[Selected passage — start]

# Black snapper or mangrove?



## CountryFolksCanSurvive22

Found a spot that is very reliable at producing what I think to be black snappers. I have grown up in the panhandle my entire life and never heard a local speak of catching "mangroves" only "black" snappers. Have only seen and heard fisherman refer to them as mangroves on Fl. fishing shows down in central and southern Fl. for the most part. I understand there is a difference (black: no size limit 10 per person) and (mangroves or grey 10 inches minimum to keep) so how bout it? Are there in fact mangroves in the area bc the ones I catch are black with a little tint of red? Sorry for no pics got a new phone and couldnt transfer pics to the new phone.


----------



## Reel Wins

Black snapper=Mangrove snapper


----------



## FishinFreak

The ones you are catching around here are mangroves/grey snapper. Locals call them black snapper, but they are not the "actual" black snapper.


----------



## CountryFolksCanSurvive22

Thanks! Sounds like listening to the locals can get you a big fat ticket since there isn't a size limit on blacks lol I wasn't sure bc the ones I've caught appeared to be a lot darker then the lighter grey colored ones you see on fishing shows that run up to 3 or 4 pounds.


----------



## Chris V

Gray snapper (_Lutjanus griseus) _is the common name with black snapper being more common in the northern gulf and mangrove, or even mango, being common in central and south florida. True black snapper are a deep water species more common in the carribean and central atlantic.

[Selected passage — finish]

• _Instructions_
1 – In the snapper thread, where are true black snapper said to be more common?
2 – Copy out the part of the snapper thread that starts with "Thanks! Sounds like" and goes on through "or 4 pounds.".

[Provided information — start]

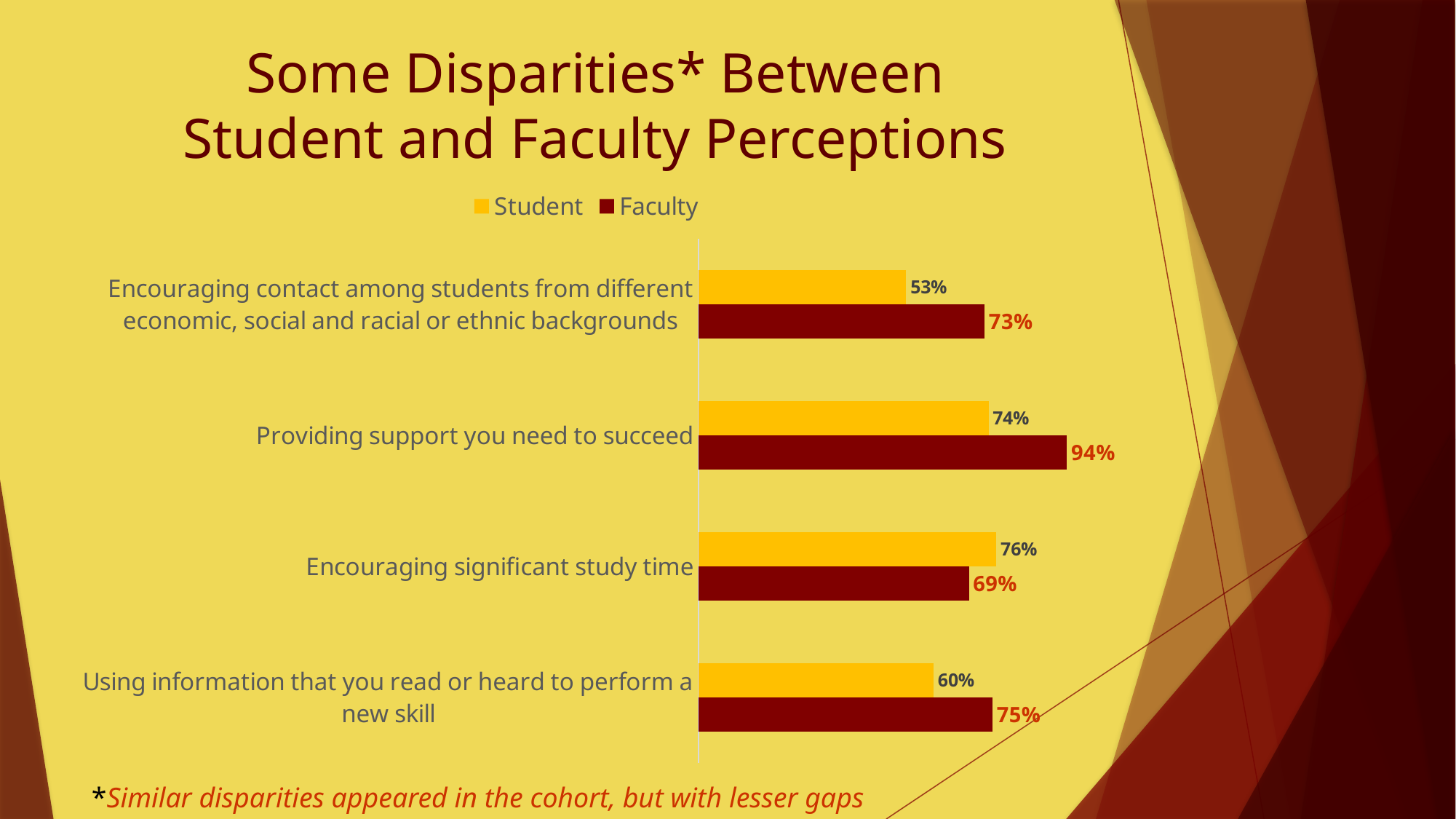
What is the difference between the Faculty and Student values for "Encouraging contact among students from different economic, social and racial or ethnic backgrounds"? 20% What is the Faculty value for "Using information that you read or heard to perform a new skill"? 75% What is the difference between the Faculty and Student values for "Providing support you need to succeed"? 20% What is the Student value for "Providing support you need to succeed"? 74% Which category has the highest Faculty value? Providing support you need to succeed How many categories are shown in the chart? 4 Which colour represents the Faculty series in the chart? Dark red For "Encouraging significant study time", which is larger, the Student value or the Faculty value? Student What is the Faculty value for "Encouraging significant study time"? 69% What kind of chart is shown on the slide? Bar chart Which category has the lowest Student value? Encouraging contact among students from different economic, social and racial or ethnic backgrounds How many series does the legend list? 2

[Provided information — finish]
[Provided information — start]

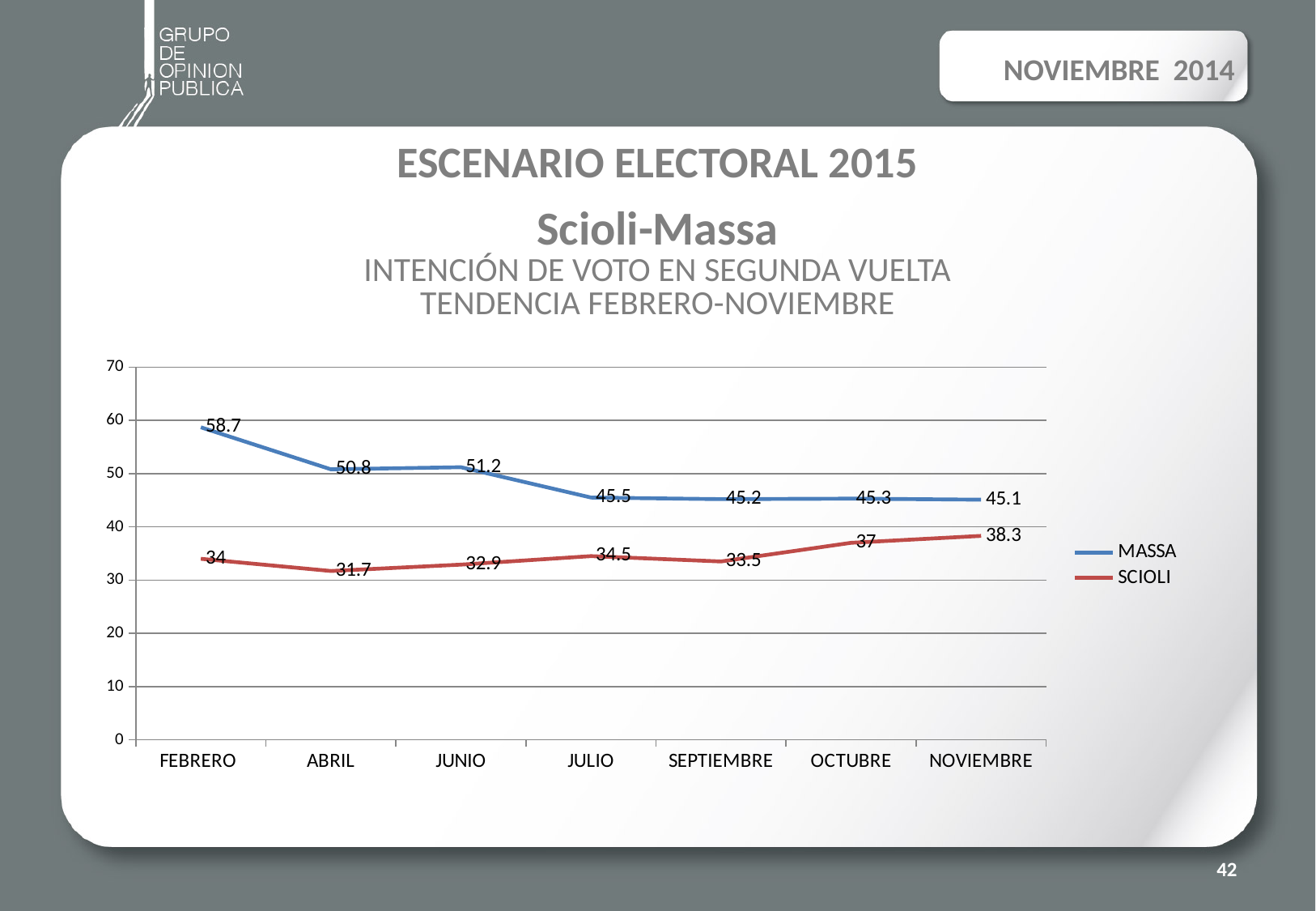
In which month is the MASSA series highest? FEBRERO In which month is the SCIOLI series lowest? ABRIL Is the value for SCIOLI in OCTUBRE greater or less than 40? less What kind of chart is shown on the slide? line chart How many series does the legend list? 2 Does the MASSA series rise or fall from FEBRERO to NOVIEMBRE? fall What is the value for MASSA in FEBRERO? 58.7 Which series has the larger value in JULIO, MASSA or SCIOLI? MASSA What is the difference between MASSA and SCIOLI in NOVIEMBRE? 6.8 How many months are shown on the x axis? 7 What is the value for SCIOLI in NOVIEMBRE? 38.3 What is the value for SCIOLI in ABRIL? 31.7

[Provided information — finish]

• _Answers below_
1 – In the Caribbean and central Atlantic.

2 –
Thanks! Sounds like listening to the locals can get you a big fat ticket since there isn't a size limit on blacks lol I wasn't sure bc the ones I've caught appeared to be a lot darker then the lighter grey colored ones you see on fishing shows that run up to 3 or 4 pounds.